We were crouching in some scratchy bushes, trying to stay out of sight of the band of deaders as they struggled down the road, the sky a bright blue and cloudless, and the heat was really starting to get to me.

Sometimes L.A. was not the place to be during a zombie apocalypse --- the smell of burning, decaying flesh made my nose burn this early in the morning, and my stomach did a few serious curls while the deaders went by. I had to press my hand against my mouth before I spilled my breakfast of hard granola bar all in these irritating bushes.

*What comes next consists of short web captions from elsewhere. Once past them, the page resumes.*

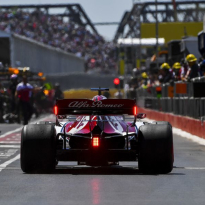 Alfa Romeo's special Monza livery revealed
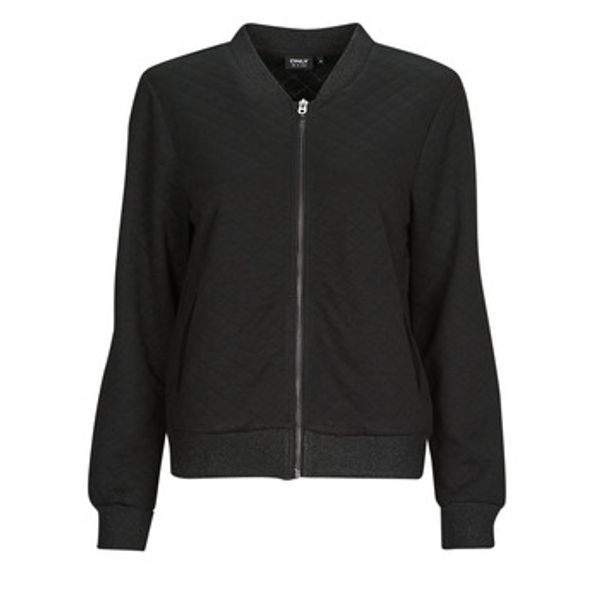 Only Only  Kratke jakne ONLJOYCE L/S SHINE BOMBER CS SWT  Only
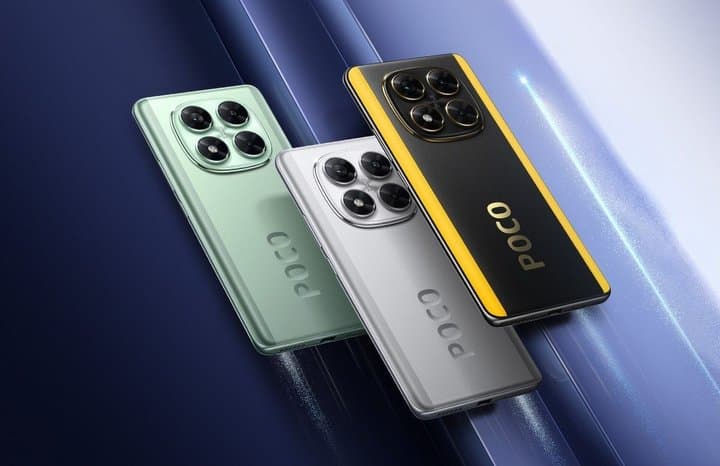 Menanti Poco X7 & X7 Pro di Indonesia, Pertama dengan Dimensity 8400? Menanti Poco X7 & X7 Pro di Indonesia, Pertama dengan Dimensity 8400?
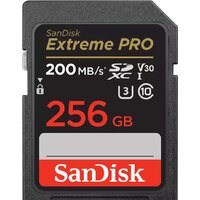 SanDisk Extreme PRO SDXC SDSDXXD-256G-GN4IN 256GB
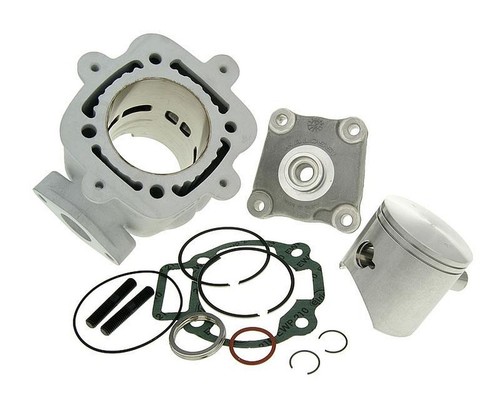 Zylinder kit malossi 172ccm - zylinder,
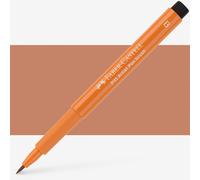 Faber-Castell : Pitt : Artists Brush Pen : Terracotta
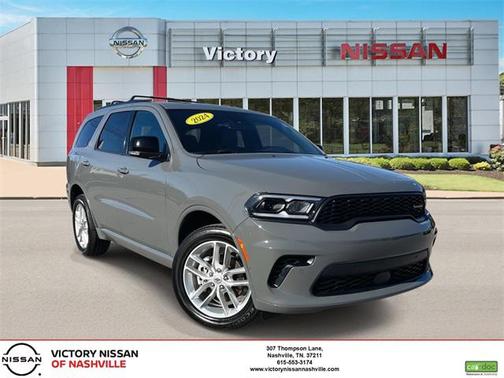 2024 Dodge Durango GT Premium AWD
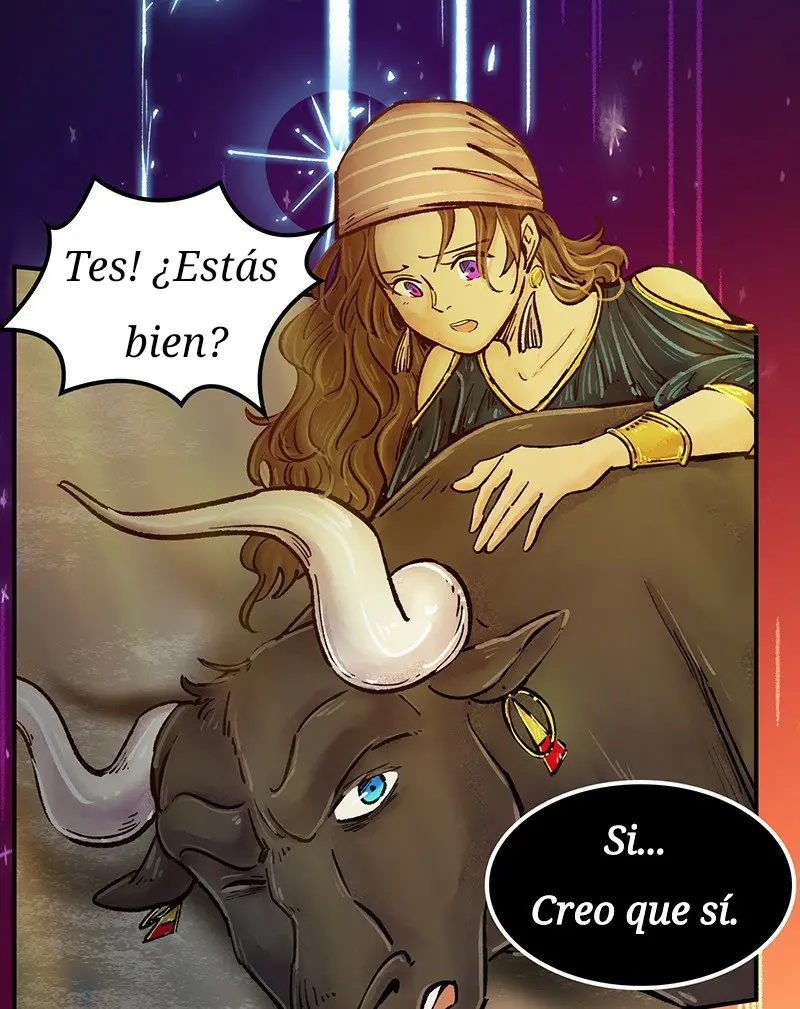 La bruja y el toro (2020) - Capítulo 9 - Página 56 - LectorTMOo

We'd left the Grants cabin this morning, deciding to just camp there where we knew we would be relatively safe before continuing our walk all the way to a paved road, leaving the gravel behind about a mile ago. I could see the mill Kelsey had talked about in the distance, a yellow field and some ambling deaders the only thing separating us. The trees all around it had been cleared out, but I couldn't see a road leading to it anywhere close to us.

The deaders going through were new, which lead me to believe they'd probably been part of that gang. I could tell where they'd been bitten, chunks of flesh missing from their throats or their guts trailing out like some grotesque Halloween costume.

Once again, today was not my morning to see shit like that; it was all I could do not to gag.

No one ever seems to think about the smells during an apocalypse, what happens to the human body when it died. How the skin sagged on the bodies, making the bone joints stick out grotesquely, making the deaders look like all they were were jagged points here and there and open, flapping jaws where the muscles didn't hold it shut anymore. How as soon as your body died, you released everything in your bowels, and if you turned, you got to walk around smelling like rot and shit for the rest of your time.

Deaders didn't go through rigor mortis, at least I wouldn't think so considering they could still move around, albeit a lot were stiff-legged and sort of hunched.

I considered it a blessing that I wouldnt' turn into one of those when I died.

I kept my hand pressed against my nose, the smell overly harsh today for some reason, even making my mouth burn with how horrible it was. Neither of the other guys seemed to be affected, which lead me to believe I'd probably caught a bug or something that was making me extremely sensitive to smells.

Great.

Ryan and Kuza knelt behind me, though Ryan kept shuffling and making noise; if he wasn’t careful, he would draw his fucking cousins right to us, and this wasn’t the time for a family reunion. I sent him a nasty look over my shoulder, and he merely returned an apologetic one.

He was hungry, I understood that, and he'd already had his meat for the day.

Which was kind of concerning; it should have filled him up like it usually did.

Had consuming human flesh changed it up?

Fuck, now wasn’t the time to worry about It.

I tightened my hold on the pipe I held in my hand, then slowly rose from the bushes, the deaders now a good distance down the paved road that they wouldn’t be an issue, though their smell lingered in the air like a warning.

I grimaced, then motioned at the guys behind me, and they stood as well.

"Is this a good idea?" Ryan asked softly, looking pale and tired, the black circles under his eyes darker today. "I mean, there's probably a shit ton more of those guys around here. Those were new."